Hein [13, 14], designed a second heuristic solution which is implemented in the TreeAlign program. In TreeAlign, sets of sequences are represented by alignment graphs, which hold *all possible alignments* between a pair of sequences. The complete assignment can be performed in a post-order traversal of a rooted tree, where each vertex is assigned an alignment graph of the two closest sequences in the alignment graph of its two children vertices. The final assignment can be performed during a backtrack on the tree. Although this method is powerful, it is *not* scalable (e.g. using TreeAlign to evaluate one of the simulations used in this study did not finish within 48 hours). Moreover, the TreeAlign program does not allow the user to fully specify the distance function. This algorithm was later improved by Schwikowski and Vingron, producing the best tree alignment known for the Sankoff data set [33].

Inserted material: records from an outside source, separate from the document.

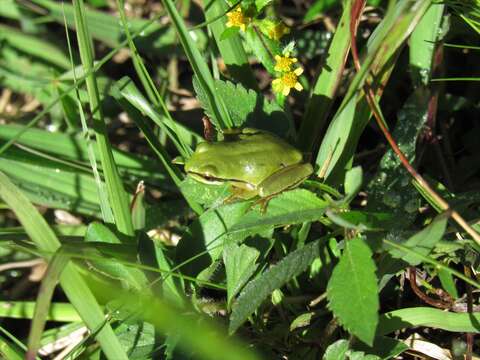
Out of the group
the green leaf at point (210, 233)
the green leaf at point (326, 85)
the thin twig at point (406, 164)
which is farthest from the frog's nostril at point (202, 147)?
the thin twig at point (406, 164)

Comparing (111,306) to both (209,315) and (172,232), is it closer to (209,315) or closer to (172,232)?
(209,315)

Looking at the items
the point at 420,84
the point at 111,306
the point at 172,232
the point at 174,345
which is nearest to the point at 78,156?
the point at 172,232

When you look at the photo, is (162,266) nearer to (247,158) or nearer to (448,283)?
(247,158)

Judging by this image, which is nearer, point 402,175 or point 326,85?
point 402,175

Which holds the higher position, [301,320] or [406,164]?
[406,164]

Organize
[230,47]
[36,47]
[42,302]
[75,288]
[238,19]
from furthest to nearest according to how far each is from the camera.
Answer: [36,47]
[230,47]
[238,19]
[75,288]
[42,302]

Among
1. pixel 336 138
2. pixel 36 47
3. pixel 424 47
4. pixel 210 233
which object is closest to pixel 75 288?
pixel 210 233

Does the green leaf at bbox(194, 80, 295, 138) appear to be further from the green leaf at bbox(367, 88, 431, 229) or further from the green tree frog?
the green leaf at bbox(367, 88, 431, 229)
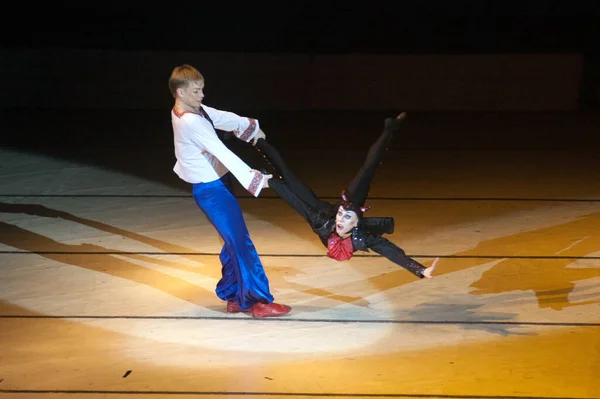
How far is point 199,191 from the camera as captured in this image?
4582mm

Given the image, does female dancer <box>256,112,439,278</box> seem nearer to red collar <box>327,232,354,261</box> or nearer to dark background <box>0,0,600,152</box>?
red collar <box>327,232,354,261</box>

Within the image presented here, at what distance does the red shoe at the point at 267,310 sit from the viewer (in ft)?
15.3

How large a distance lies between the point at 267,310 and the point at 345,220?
650 mm

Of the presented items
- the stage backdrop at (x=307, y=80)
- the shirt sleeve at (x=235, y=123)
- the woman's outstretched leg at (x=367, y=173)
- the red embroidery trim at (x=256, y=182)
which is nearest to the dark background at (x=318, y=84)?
the stage backdrop at (x=307, y=80)

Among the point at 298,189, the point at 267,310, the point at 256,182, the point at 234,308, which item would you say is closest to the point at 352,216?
the point at 298,189

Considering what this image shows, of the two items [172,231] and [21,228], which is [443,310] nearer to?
[172,231]

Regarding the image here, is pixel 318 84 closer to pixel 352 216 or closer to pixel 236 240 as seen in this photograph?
pixel 236 240

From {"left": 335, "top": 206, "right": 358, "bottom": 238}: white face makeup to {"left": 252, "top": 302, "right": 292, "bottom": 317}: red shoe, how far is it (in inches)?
22.1

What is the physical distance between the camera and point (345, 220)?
4363mm

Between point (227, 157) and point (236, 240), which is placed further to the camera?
point (236, 240)

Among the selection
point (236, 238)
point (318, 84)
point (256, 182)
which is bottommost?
point (236, 238)

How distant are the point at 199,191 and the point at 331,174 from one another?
2.94m

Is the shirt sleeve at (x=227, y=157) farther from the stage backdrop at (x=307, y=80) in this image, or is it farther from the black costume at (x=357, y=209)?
the stage backdrop at (x=307, y=80)

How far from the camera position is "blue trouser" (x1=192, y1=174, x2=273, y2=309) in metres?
4.53
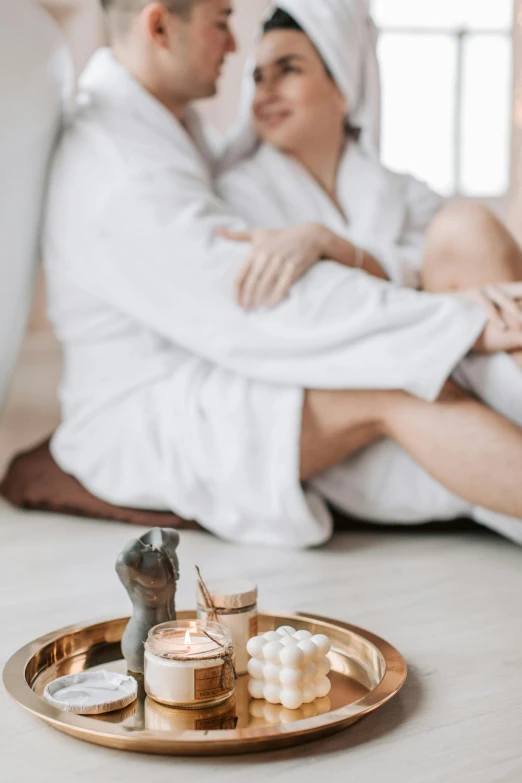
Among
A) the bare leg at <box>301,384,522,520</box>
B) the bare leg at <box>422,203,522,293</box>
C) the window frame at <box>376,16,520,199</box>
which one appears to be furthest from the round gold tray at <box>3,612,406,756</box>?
the window frame at <box>376,16,520,199</box>

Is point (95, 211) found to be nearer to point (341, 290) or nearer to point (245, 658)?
point (341, 290)

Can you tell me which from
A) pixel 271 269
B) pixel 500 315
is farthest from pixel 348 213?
pixel 500 315

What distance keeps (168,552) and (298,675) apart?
0.60 ft

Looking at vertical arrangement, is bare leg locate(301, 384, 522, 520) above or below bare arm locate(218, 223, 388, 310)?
below

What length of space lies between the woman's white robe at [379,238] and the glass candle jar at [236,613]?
613mm

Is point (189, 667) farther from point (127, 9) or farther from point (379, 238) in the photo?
point (127, 9)

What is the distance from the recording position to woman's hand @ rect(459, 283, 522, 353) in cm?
143

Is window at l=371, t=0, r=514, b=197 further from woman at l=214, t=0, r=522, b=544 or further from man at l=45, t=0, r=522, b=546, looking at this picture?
man at l=45, t=0, r=522, b=546

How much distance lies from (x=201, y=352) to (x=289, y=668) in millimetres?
744

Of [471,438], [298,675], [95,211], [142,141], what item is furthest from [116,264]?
[298,675]

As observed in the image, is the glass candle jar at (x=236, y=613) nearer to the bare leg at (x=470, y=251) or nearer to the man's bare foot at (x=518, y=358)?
the man's bare foot at (x=518, y=358)

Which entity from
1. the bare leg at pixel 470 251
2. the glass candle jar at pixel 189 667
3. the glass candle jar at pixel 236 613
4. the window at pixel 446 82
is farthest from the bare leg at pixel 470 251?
the window at pixel 446 82

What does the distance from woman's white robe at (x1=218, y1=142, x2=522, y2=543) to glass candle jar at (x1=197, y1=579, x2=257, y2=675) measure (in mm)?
613

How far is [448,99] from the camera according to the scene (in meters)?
4.27
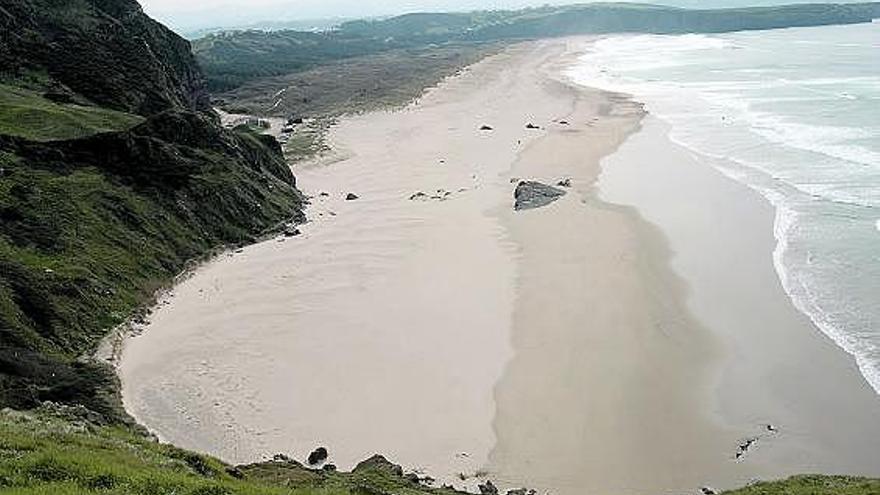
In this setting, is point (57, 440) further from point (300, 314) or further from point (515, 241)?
point (515, 241)

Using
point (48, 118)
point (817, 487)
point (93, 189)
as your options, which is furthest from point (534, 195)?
point (817, 487)

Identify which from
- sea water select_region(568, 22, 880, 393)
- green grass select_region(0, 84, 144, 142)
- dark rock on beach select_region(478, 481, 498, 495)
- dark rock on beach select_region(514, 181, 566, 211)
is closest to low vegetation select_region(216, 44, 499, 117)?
sea water select_region(568, 22, 880, 393)

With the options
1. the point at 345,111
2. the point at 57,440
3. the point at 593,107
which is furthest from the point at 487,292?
the point at 345,111

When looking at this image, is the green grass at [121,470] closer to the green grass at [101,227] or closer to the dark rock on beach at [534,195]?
the green grass at [101,227]

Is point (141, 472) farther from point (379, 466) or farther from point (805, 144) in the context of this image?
point (805, 144)

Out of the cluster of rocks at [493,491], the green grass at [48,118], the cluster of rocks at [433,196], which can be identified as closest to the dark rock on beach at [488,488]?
the cluster of rocks at [493,491]

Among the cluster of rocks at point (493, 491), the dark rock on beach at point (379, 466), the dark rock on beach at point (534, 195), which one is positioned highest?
the dark rock on beach at point (379, 466)
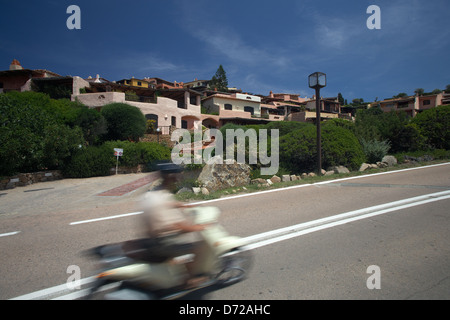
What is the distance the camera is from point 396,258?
10.8 ft

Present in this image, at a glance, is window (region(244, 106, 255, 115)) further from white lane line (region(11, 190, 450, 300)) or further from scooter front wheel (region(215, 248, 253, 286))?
scooter front wheel (region(215, 248, 253, 286))

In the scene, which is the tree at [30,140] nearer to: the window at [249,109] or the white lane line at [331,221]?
the white lane line at [331,221]

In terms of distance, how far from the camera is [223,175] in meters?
9.29

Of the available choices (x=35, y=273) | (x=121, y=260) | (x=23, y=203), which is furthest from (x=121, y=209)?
(x=23, y=203)

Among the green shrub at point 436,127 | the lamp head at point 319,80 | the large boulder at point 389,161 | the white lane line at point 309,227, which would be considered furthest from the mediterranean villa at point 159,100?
the white lane line at point 309,227

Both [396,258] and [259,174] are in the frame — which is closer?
[396,258]

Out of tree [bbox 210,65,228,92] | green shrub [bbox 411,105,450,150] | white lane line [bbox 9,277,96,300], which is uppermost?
tree [bbox 210,65,228,92]

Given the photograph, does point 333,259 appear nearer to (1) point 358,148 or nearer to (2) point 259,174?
(2) point 259,174

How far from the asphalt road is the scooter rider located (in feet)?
0.87

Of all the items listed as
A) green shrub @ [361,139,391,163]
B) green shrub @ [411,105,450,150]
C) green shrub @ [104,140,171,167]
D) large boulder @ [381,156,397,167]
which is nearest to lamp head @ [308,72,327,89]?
green shrub @ [361,139,391,163]

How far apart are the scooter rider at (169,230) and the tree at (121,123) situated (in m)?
22.8

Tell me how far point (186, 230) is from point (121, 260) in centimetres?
77

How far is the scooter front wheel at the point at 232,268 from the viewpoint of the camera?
290 cm

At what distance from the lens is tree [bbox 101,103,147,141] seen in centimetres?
2361
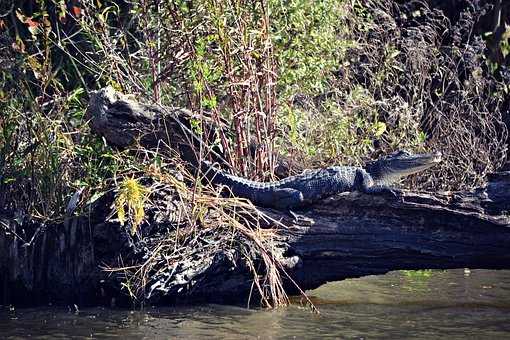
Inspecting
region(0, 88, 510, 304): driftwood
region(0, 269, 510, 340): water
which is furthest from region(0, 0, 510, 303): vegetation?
region(0, 269, 510, 340): water

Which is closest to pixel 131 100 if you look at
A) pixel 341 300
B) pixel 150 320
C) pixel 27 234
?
pixel 27 234

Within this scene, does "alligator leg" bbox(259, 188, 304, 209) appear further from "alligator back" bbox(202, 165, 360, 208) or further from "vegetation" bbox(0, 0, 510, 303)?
"vegetation" bbox(0, 0, 510, 303)

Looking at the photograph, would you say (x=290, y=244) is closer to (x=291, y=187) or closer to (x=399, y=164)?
(x=291, y=187)

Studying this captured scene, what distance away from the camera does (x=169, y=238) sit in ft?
23.2

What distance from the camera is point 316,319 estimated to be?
6.87 meters

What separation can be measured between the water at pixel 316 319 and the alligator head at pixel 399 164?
98cm

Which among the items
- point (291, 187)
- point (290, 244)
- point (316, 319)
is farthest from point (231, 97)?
point (316, 319)

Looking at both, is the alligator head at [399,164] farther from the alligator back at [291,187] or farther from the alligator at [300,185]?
the alligator back at [291,187]

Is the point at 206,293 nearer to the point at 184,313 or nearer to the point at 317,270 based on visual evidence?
the point at 184,313

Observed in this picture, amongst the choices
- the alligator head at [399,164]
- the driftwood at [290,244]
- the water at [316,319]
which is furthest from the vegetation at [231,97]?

The most important theoretical results for the TAP are several 2 approximation algorithms, and a Polynomial Time Approximation Scheme (PTAS) [34–37]. These algorithms solve the TAP from a theoretical perspective, but the execution time of the PTAS renders it of no practical use. On the other hand, the 2-approximation algorithms have shown very poor performance when compared to heuristic methods such as that of TreeAlign.

Direct Optimization (DO) [15] is a heuristic implemented in the computer program POY [23, 24, 38], which yields good execution times and competitive alignment costs. Given that DNA sequences have a small alphabet (4 elements extended with an indel to represent insertions and deletions), DO represents a large number of sequences in a compact way by using an extended alphabet (potentially exponential in the sequence length). In the spirit of the TreeAlign method, DO heuristically assigns to each vertex, during a post order traversal, a set of sequences in an edit path connecting two of the closest sequences assigned to the child vertices. Subsequently, in a pre-order backtrack, a unique sequence is assigned to the interior vertices to produce the solution.

DO can be implemented with a time complexity of *O*(*n*
^{2}|*V*|), where *n* is the length of the longest sequences, and *V* is the vertex set of the tree. For larger alphabets the total time complexity is *O*(*n*
^{2}|*V*||*Σ*|), where |*Σ*|≪*n* is the alphabet.

Schwikowski and Vignon [27] published the best heuristic algorithm for the TAP, as implemented in the PRODALI software. Although powerful, this algorithm has a potentially exponential time and memory complexity, which in turn makes it non-scalable and difficult to use for the GTAP. Moreover, PRODALI is not publicly available. It is for these reasons that DO is the algorithm of choice for the GTAP, yielding slightly weaker tree cost approximations when compared to those of PRODALI, but suitable for better performance on larger data sets.